By Urszula Kania, Tomasz Nodzyński and Jiří Friml
Background: Membrane proteins integrated into the lipid membranes of trafficking vesicles follow an elaborated road to arrive to their destination where they perform their tasks. Precise intracellular routing is especially critical and visible in case of PINs, the transporters for the plant hormone auxin that need to be delivered to one side of the cell to perform the directional auxin export important for plant development. To maintain their polar distribution, PINs shuttle constantly in the vesicles between the plasma membrane and endosomal compartments. Major regulators of vesicles formation and thus protein trafficking in eukaryotic cells are ARF proteins and their activators ARF-GEFs. Deeper understanding of complex subcellular trafficking can be gained by modulating the function of regulatory proteins such as ARF-GEFs by small chemicals that bind to them.
Question: ES4 was found to change the polar plasma membrane localization of PINs from the basal to the apical cell site. To understand the mechanism underlying this spectacular ES4 effect, we investigated in detail, which intracellular trafficking pathways were affected by ES4 and what its molecular target is.
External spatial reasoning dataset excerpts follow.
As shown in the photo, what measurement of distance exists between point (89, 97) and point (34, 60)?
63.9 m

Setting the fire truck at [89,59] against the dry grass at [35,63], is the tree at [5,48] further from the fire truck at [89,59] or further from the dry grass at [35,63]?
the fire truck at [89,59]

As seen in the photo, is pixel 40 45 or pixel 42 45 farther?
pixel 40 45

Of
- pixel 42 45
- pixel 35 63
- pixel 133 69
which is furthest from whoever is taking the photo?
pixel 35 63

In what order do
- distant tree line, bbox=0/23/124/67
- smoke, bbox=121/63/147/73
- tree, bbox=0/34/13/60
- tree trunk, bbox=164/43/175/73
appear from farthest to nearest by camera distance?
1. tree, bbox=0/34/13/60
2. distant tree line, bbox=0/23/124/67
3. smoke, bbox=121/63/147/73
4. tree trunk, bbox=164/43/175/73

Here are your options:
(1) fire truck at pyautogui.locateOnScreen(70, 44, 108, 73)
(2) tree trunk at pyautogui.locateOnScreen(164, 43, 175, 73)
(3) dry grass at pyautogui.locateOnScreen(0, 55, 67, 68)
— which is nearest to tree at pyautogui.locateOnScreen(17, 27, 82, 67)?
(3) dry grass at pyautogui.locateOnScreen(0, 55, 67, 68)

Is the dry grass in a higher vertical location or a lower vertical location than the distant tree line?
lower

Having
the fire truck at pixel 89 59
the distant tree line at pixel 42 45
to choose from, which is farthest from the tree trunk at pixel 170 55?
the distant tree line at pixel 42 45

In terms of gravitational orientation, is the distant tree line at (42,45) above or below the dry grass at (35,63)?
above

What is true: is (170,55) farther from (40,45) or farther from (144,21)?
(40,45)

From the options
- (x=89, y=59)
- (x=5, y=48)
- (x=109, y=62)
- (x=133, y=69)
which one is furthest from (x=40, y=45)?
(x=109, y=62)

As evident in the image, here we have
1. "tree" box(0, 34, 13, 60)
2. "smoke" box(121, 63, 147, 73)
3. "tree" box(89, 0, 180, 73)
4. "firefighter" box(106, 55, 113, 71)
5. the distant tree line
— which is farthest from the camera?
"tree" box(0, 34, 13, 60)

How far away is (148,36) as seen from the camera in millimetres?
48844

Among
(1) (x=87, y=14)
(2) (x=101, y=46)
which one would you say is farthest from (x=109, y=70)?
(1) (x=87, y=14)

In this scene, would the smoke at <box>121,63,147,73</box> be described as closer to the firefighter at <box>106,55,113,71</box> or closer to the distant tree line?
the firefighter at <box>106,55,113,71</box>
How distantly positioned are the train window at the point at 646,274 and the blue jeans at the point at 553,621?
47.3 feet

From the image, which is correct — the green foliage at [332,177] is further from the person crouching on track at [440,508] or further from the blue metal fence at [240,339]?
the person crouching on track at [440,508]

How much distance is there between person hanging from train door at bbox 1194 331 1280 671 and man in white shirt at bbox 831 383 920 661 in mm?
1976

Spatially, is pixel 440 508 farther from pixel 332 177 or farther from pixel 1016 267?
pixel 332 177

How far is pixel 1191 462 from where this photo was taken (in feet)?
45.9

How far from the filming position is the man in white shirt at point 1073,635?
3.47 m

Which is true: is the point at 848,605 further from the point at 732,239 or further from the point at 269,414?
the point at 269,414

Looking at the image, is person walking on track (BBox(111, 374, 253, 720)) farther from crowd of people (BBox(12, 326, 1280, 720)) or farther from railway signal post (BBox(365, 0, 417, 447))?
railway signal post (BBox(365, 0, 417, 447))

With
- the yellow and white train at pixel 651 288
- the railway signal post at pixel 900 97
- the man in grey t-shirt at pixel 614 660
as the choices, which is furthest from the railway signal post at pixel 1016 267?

Findings: We identified ES4 based on its effect on the polar distribution of ectopically expressed PIN1 in the root epidermis cells. Analysis of ES4 effects using battery of intracellular compartment fluorescent marker lines in the model Arabidopsis revealed that ES4 affects all major subcellular trafficking routes suggesting that it targets some important, general trafficking regulator. Genetic analysis revealed that a root growth in mutants defective in different ARF-GEFs shows a changed sensitivity to ES4 narrowing our efforts to the ARF/ARF-GEF machinery. Biochemical approaches showed that ES4 directly binds a subset of ARF-GEF proteins, which contains an evolutionary conserved SEC7 domain. Accordingly, ES4 was effective not only in plants but also in other eukaryotes such as yeast.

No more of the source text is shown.